The correspondent prefaced the question on aborting children with Down syndrome with a reference to reports over the last year that Iceland is “on the verge of eliminating Down syndrome.” In Iceland, almost 100 percent of babies prenatally diagnosed with Down syndrome are aborted.

“I think that that’s a decision for a family and a medical professional to make, not a legislator,” one woman stated in response – the same reply she gave to other questions about limiting abortion.

 

Still another offered the pro-abortion reasoning that a child would be better off dead than alive but “not cared for.” She also argued that the nation’s foster system was inundated and that adoption doesn’t mean a child will have a “great life.”

“I mean, ultimately, I support you doing what you choose for your body and your family,” she stated. “Um, I think what’s worse than an abortion is a child that’s not cared for, and I think our foster system is really overwhelmed, and adoption is not always going to give that child a great life. And in fact a lot of kids in the foster system are abused and neglected.”

A man present at the revived pro-abortion protest saw no problem with eliminating Down syndrome by eliminating unborn children with it, provided the “individual people’s rights” making the choice to abort were maintained.

“Well, so, I think that that’s the result of a lot of individual choices that were made,” he said. “So to the extent that that’s true, right? If that’s why there’s no Down syndrome anymore, I support each of the individual people’s rights who made that choice.”

“And so, whether that’s OK in the big picture, I think is less important that the question of the individual right, right?” the man continued. “And so I support each of the women that made that decision, so whatever the consequence of that was.”  

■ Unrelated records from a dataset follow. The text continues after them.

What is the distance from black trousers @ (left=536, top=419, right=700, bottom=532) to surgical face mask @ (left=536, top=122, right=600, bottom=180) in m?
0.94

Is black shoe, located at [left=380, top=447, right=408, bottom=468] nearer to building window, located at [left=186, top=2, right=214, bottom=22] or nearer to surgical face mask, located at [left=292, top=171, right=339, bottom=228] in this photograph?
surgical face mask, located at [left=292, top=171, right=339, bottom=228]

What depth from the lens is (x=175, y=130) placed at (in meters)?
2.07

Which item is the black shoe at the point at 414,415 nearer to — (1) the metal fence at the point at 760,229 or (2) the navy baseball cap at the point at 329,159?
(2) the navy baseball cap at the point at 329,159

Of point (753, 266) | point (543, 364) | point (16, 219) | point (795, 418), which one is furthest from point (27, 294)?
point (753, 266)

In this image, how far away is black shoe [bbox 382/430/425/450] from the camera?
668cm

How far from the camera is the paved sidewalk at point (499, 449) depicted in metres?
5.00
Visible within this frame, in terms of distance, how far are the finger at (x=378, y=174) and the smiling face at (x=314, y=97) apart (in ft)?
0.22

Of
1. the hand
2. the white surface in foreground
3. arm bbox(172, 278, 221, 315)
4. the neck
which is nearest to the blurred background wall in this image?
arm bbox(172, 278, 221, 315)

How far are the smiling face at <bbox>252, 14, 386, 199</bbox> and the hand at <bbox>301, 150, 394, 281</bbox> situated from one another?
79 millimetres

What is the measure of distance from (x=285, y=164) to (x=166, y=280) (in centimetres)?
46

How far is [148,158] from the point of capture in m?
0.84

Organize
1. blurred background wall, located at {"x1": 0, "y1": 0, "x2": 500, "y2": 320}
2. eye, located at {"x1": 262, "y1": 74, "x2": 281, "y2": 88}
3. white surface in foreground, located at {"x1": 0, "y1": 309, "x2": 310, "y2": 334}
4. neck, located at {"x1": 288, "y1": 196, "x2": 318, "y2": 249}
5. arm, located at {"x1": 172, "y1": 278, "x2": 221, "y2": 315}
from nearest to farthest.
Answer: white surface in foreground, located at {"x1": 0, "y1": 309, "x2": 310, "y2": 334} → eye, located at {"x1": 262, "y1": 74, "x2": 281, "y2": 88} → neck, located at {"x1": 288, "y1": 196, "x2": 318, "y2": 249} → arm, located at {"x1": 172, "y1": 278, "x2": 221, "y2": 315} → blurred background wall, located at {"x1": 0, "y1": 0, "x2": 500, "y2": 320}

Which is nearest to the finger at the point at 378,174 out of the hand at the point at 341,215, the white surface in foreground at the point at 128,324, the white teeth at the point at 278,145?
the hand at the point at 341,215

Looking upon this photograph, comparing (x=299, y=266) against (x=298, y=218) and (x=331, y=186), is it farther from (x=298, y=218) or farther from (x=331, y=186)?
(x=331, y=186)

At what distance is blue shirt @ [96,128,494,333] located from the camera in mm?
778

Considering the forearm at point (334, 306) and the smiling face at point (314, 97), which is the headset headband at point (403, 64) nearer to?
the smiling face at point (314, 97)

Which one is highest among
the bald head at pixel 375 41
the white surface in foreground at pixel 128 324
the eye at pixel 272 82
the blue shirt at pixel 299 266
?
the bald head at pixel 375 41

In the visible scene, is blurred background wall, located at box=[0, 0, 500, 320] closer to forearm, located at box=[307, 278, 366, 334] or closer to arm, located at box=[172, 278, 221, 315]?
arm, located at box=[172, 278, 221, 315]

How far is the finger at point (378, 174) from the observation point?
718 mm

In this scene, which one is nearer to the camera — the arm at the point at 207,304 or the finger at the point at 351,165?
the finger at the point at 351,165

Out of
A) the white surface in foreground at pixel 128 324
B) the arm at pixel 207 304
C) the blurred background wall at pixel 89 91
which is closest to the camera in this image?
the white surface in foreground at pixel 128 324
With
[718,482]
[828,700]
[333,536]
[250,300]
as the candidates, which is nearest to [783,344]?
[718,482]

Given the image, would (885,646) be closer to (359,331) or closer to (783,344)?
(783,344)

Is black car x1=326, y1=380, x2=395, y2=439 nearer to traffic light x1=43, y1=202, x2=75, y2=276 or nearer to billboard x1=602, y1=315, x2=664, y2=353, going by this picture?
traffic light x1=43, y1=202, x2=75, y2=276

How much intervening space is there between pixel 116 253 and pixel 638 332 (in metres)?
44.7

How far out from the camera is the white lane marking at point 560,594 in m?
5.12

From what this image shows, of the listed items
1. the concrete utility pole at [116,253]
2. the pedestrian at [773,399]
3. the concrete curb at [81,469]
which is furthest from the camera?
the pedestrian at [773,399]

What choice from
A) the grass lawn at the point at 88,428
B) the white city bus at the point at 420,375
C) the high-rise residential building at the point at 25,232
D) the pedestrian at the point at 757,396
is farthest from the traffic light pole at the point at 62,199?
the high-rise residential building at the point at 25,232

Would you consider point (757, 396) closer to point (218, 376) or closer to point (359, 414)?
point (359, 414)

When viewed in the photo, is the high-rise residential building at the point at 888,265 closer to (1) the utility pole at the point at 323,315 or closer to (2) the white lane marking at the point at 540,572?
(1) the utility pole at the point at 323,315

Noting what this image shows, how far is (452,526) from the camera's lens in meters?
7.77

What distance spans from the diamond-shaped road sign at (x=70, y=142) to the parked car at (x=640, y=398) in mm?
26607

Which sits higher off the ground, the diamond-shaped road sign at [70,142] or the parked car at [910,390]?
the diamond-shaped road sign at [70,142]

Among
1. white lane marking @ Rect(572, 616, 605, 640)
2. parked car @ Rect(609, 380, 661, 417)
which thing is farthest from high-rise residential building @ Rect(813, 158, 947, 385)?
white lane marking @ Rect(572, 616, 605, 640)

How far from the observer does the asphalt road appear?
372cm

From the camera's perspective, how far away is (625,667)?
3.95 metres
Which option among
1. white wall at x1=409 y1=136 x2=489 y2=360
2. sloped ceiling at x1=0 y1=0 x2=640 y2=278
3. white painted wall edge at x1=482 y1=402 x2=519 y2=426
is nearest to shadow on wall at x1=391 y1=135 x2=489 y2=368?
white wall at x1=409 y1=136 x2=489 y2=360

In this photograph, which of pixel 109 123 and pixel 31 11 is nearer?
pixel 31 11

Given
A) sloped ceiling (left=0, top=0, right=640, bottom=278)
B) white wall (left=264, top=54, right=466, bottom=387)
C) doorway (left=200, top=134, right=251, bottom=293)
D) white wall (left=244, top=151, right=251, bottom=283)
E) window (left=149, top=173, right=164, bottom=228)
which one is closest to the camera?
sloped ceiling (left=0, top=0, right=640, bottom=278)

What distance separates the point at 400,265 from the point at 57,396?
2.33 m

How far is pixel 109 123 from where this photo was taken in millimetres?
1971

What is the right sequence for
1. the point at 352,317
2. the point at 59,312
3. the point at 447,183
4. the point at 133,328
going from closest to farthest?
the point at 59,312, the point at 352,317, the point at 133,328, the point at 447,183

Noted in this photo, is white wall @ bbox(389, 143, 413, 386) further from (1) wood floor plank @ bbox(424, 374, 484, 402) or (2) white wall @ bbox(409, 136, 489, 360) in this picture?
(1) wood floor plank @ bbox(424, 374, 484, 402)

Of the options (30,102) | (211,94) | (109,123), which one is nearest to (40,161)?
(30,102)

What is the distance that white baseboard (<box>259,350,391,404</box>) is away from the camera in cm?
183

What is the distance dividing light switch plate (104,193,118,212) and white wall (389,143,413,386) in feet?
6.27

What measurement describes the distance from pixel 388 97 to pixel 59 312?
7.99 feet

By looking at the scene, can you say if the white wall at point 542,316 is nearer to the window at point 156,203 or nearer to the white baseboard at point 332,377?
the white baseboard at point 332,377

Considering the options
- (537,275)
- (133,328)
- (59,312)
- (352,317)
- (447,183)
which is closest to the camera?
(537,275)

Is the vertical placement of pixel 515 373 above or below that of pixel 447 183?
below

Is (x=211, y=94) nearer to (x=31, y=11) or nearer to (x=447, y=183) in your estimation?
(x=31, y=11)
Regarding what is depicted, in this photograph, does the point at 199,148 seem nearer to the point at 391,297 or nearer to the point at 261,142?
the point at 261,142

The Daily Signal asked the pro-abortion special ed teacher – in particular as someone who works with children with Down syndrome – whether the abortion culture worries her, citing the direction Iceland has gone.

The special ed teacher replied that education on treatment options was the “proper response,” so that “maybe Down syndrome won’t be seen as such a desperately bad thing.”

People with Down syndrome and their families have consistently testified to the joy and meaning in their lives. Still, aborting children because they have Down syndrome has its supporters, and estimates say as many as two-thirds or more  of U.S. children diagnosed in utero with Down syndrome are aborted.